La communauté gitane, qui vit dans le quartier de La Paillade à Montpellier, reste très inquiète malgré l'arrestation du jeune homme soupçonné d'avoir mortellement fauché le jeune Aymen, après la victoire de la France contre le Maroc, en Coupe du monde de football. Entretien avec Fernand Maraval, l'une des figures de la communauté gitane.
Après quasi deux semaines de cavale, le jeune conducteur qui avait fauché le jeune Aymen mercredi 14 décembre, le soir du match de la Coupe du monde de football entre la France et le Maroc, a été mis en examen et écroué ce mardi.
Ce jeune homme de 20 ans, originaire du quartier, avait fui par peur des représailles. Il été interpellé par les policiers de la BRI (Brigade de recherche et d'intervention), à Saint-Estève, près de Perpignan, chez des membres de sa famille.
La mort d'Aymen avait provoqué une vive émotion dans le quartier et des violences : des voitures avaient été incendiées et un appartement appartenant à la communauté gitane avait été saccagé. Fernand Maraval, une des figures de la communauté gitane, qui a multiplié les appels au calme depuis le drame, espère que les tensions vont retomber mais voit l'avenir d'un œil inquiet.
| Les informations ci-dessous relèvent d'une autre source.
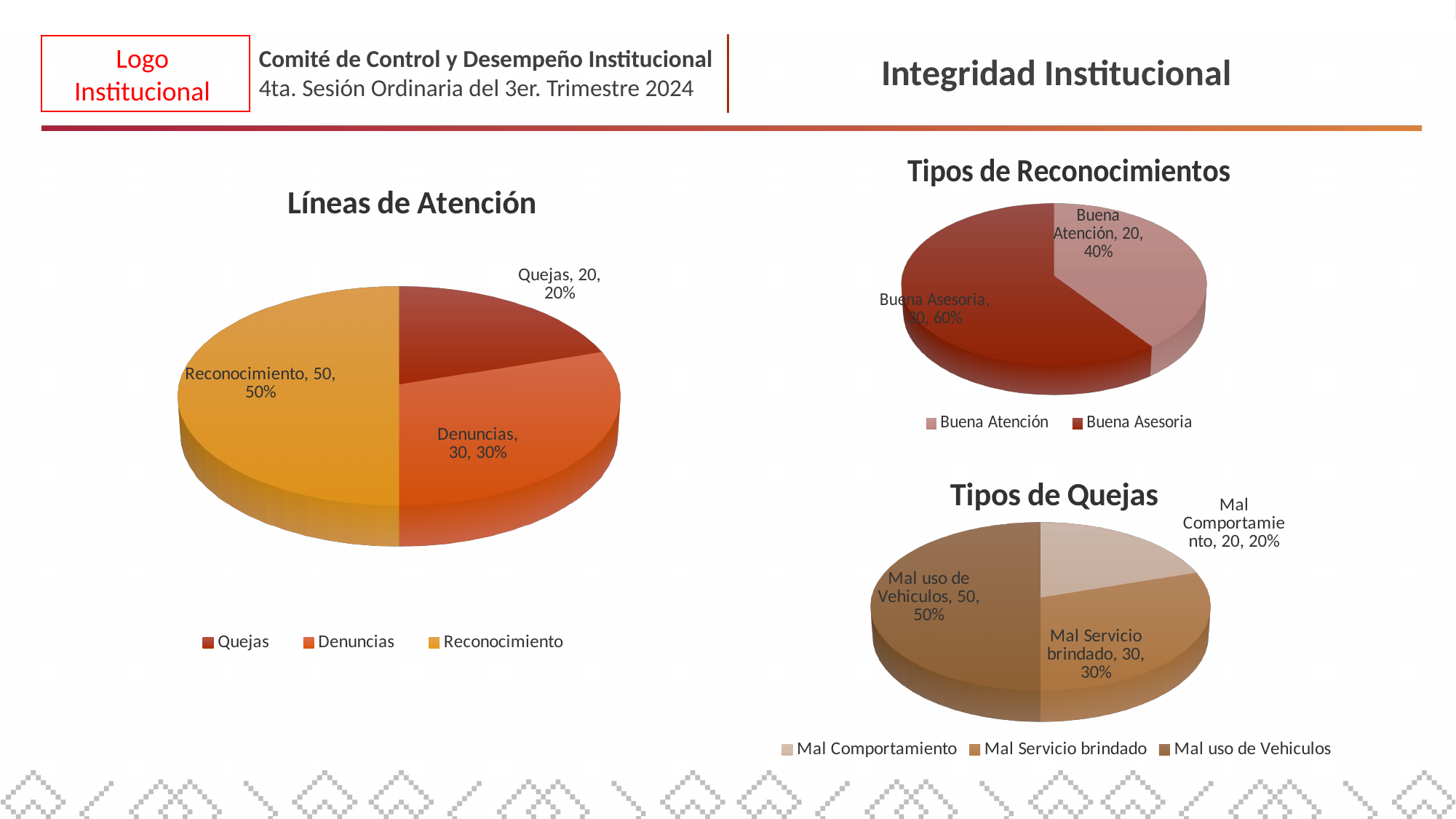
How many categories does the 'Líneas de Atención' chart show? 3 In the 'Líneas de Atención' chart, which category has the largest slice? Reconocimiento In the 'Líneas de Atención' chart, what is the difference between the values for Reconocimiento and Quejas? 30 How many entries does the legend of the 'Tipos de Quejas' chart list? 3 In the 'Tipos de Reconocimientos' chart, what share of the pie does Buena Atención represent? 40% In the 'Tipos de Quejas' chart, which category has the largest slice? Mal uso de Vehiculos In the 'Líneas de Atención' chart, what share of the pie does Reconocimiento represent? 50% In the 'Líneas de Atención' chart, what is the value for Denuncias? 30 What kind of chart is 'Tipos de Reconocimientos'? Pie chart In the 'Tipos de Reconocimientos' chart, what is the value for Buena Asesoria? 30 In the 'Tipos de Quejas' chart, which is larger: Mal Servicio brindado or Mal Comportamiento? Mal Servicio brindado In the 'Líneas de Atención' chart, which category has the smallest slice? Quejas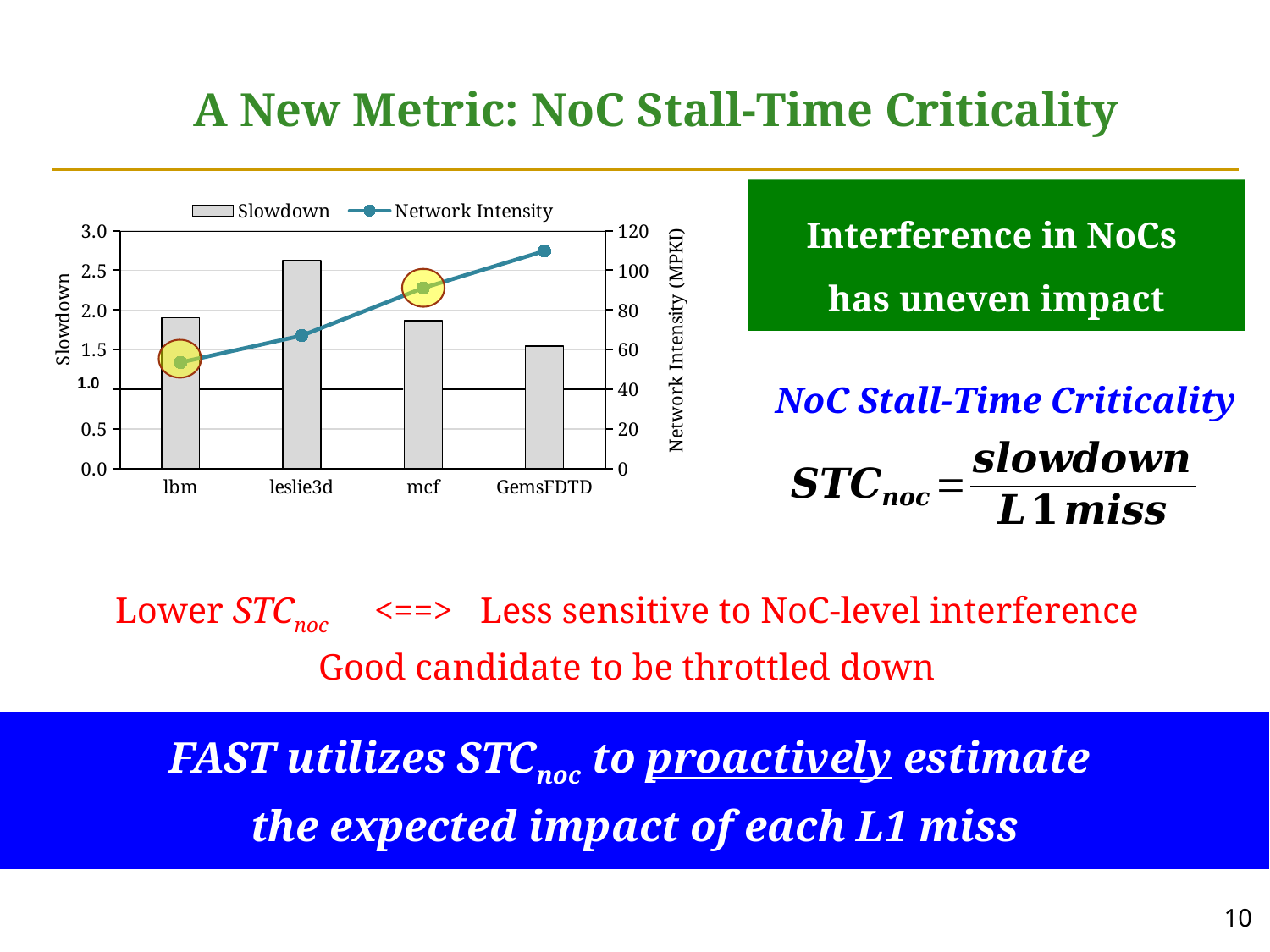
Is the Slowdown value for leslie3d greater or less than 2.5? greater Is the Network Intensity value for mcf greater or less than 80? greater Is the Slowdown value for GemsFDTD greater or less than 2.0? less Which series is plotted as bars in the chart? Slowdown Does Network Intensity rise or fall from lbm to GemsFDTD along the x axis? rise What kind of chart is shown on the slide? bar chart with a line overlay Which category has the lowest Network Intensity? lbm How many categories are shown on the x axis of the chart? 4 Which category has the lowest Slowdown bar? GemsFDTD Which category has the highest Slowdown bar? leslie3d How many series does the chart legend list? 2 Which category has the highest Network Intensity? GemsFDTD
"Cette arrestation, c'est d'abord un soulagement pour la famille du défunt, qui va pouvoir avoir des réponses lors du procès. C'est un soulagement aussi pour la communauté gitane, car on nous avait accusé de cacher le jeune conducteur et nous avions peur des représailles. Maintenant, les gens vont bien voir qu'on disait la vérité. Je ne le connais pas, ce jeune, son père est maghrébin, sa mère est en partie gitane. Cela conforte ce qu’on disait : on ne le cachait pas ! D'ailleurs, quand un petit de chez nous dérape, on dit toujours qu’il faut qu’il se rende à la justice".
Un quartier sous tension
Malgré cette première évolution judiciaire autour de ce drame, ce médiateur de la communauté gitane ne cache pas son inquiétude.
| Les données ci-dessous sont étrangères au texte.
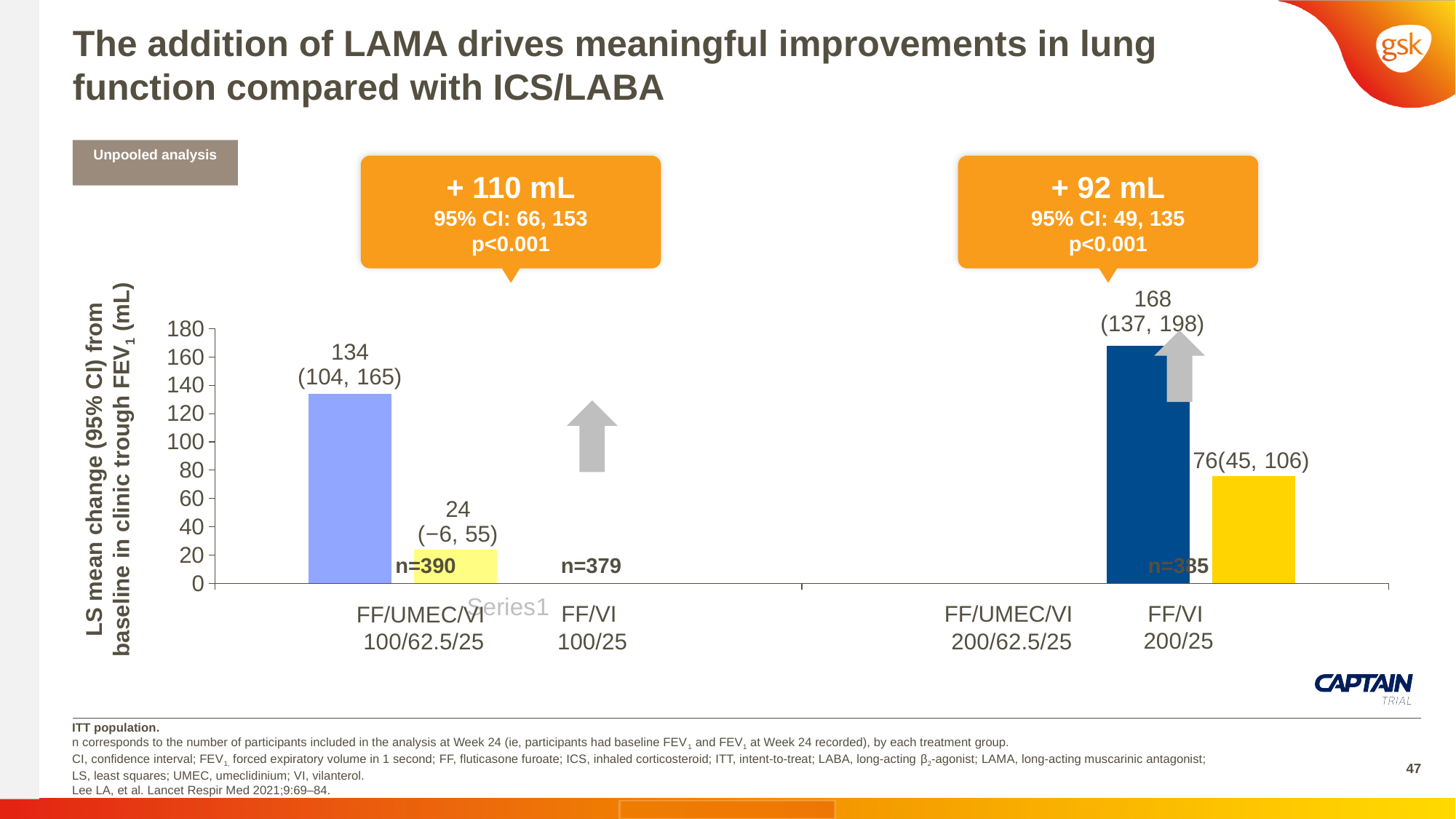
What is the LS mean change from baseline in trough FEV1 for FF/UMEC/VI 100/62.5/25? 134 What treatment difference is shown in the callout above the 100 mcg FF dose comparison? + 110 mL What is the difference in LS mean change between FF/UMEC/VI 200/62.5/25 and FF/VI 200/25? 92 Which treatment group has the highest LS mean change from baseline in trough FEV1? FF/UMEC/VI 200/62.5/25 Which has a larger LS mean change: FF/UMEC/VI 100/62.5/25 or FF/VI 200/25? FF/UMEC/VI 100/62.5/25 What is the 95% confidence interval shown for FF/VI 200/25? (45, 106) What kind of chart is shown on the slide? Bar chart Which treatment group has the lowest LS mean change from baseline in trough FEV1? FF/VI 100/25 What is the LS mean change from baseline in trough FEV1 for FF/UMEC/VI 200/62.5/25? 168 What is the LS mean change from baseline in trough FEV1 for FF/VI 100/25? 24 What is the n value shown for the FF/VI 100/25 group? n=379 How many treatment groups (bars) are plotted in the chart? 4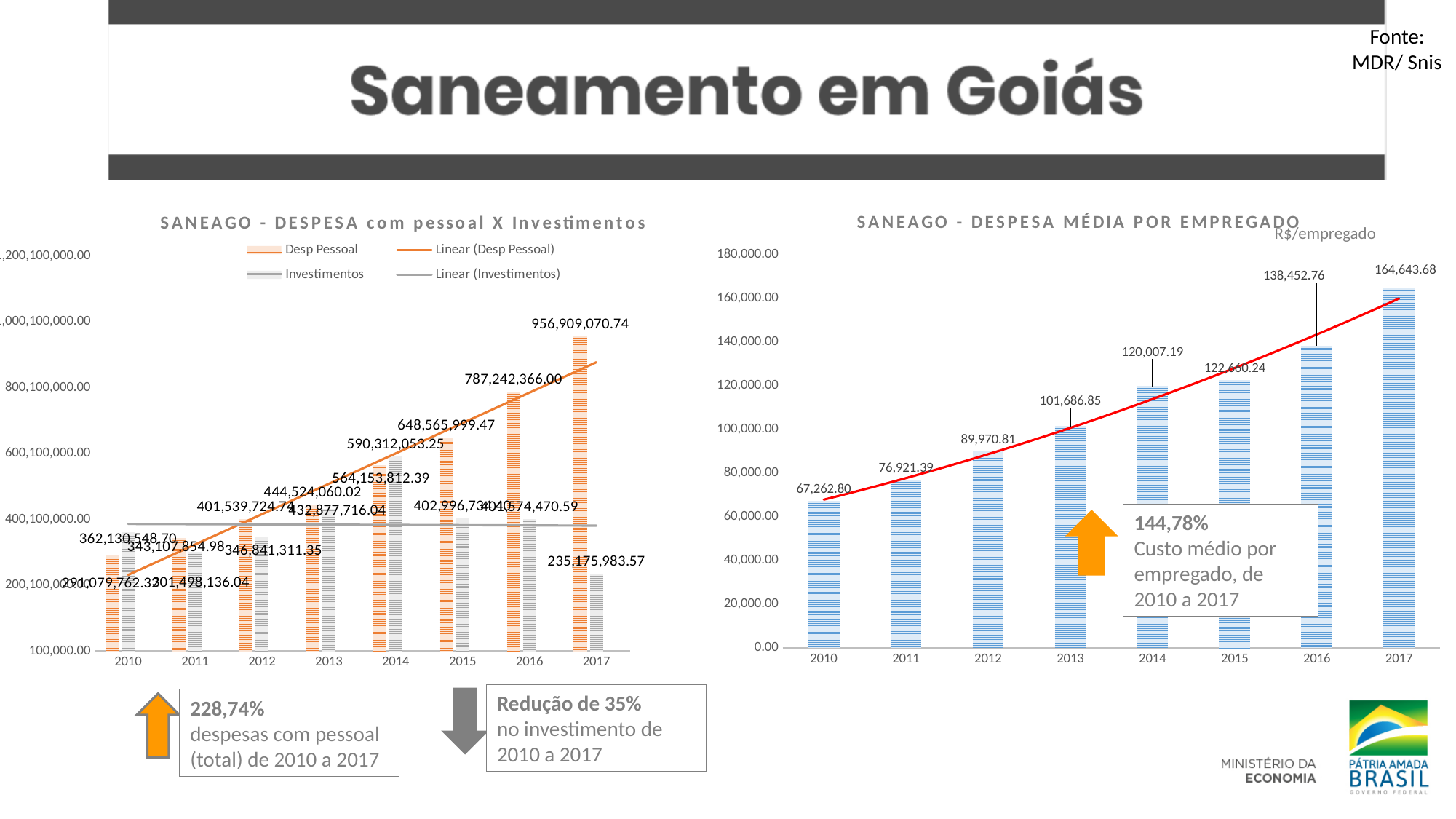
In the chart 'SANEAGO - DESPESA com pessoal X Investimentos', what is the Investimentos value for 2017? 235,175,983.57 How many years are shown on the x axis of the chart 'SANEAGO - DESPESA MÉDIA POR EMPREGADO'? 8 In the chart 'SANEAGO - DESPESA MÉDIA POR EMPREGADO', what is the value for 2017? 164,643.68 In the chart 'SANEAGO - DESPESA com pessoal X Investimentos', which year has the highest Desp Pessoal value? 2017 In the chart 'SANEAGO - DESPESA MÉDIA POR EMPREGADO', what is the difference between the 2017 and 2010 values? 97,380.88 In the chart 'SANEAGO - DESPESA com pessoal X Investimentos', what is the Desp Pessoal value for 2017? 956,909,070.74 In the chart 'SANEAGO - DESPESA MÉDIA POR EMPREGADO', what is the value for 2010? 67,262.80 In the chart 'SANEAGO - DESPESA MÉDIA POR EMPREGADO', do the values rise or fall from 2010 to 2017? rise In the chart 'SANEAGO - DESPESA com pessoal X Investimentos', what is the difference between Desp Pessoal and Investimentos in 2017? 721,733,087.17 In the chart 'SANEAGO - DESPESA MÉDIA POR EMPREGADO', which year has the lowest value? 2010 In the chart 'SANEAGO - DESPESA com pessoal X Investimentos', which is larger in 2011: Desp Pessoal or Investimentos? Desp Pessoal How many entries does the legend of the chart 'SANEAGO - DESPESA com pessoal X Investimentos' list? 4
"Nous sommes très inquiet pour l’avenir : il n’y a pas de mixité à la Paillade. Dans le quartier, c'est 90 % de maghrébins et 10 % de gitans. Certaines familles sont terrorisées et ne veulent plus amener les petits à l’école. Il y a 250 familles gitanes qui vivent dans ce quartier et beaucoup veulent partir désormais. Trois familles sont déjà parties sans avoir déménagé, en laissant leurs affaires dans leurs appartements. Les gens baissent les bras."
Certains ont reçu des menaces de mort sur leur téléphones portables, les premiers jours après le drame. Maintenant, on a peur qu'au moindre incident, la situation dérape et que toute la communauté en pâtisse.
Fernand Maraval, président national de l'Union française des associations tziganes
Continuer à vivre ensemble
Fernand Maraval compte demander une nouvelle réunion au préfet avec des représentants de la mairie pour étudier un projet pérenne afin de maintenir le peu de mixité qui reste encore dans le quartier de la Paillade.
"Il faut trouver une solution et éventuellement reloger les familles qui veulent partir. Nous sommes des Français de la république, nous voulons être protégés comme tout le monde. Il y a un mal-être des petits, certes, mais une communauté toute entière ne peut pas être tenue responsable pour un petit qui dérape. Cela fait 40 ans qu’on nous a abandonnés et il n’y a pas qu’à Montpellier que le problème existe" conclut Fernand Maraval.
En plus de la tension déjà palpable dans le quartier, de nombreuses rumeurs ont fusé sur les réseaux sociaux, envenimant la situation entres les deux communautés, regrette encore celui qui est aussi le représentant de l'Union française des associations tziganes.
Mais, pour le moment, les appels au calme réitérés par la famille d'Aymen, entre autres, semblent avoir permis d'éviter d'autres explosions de violence.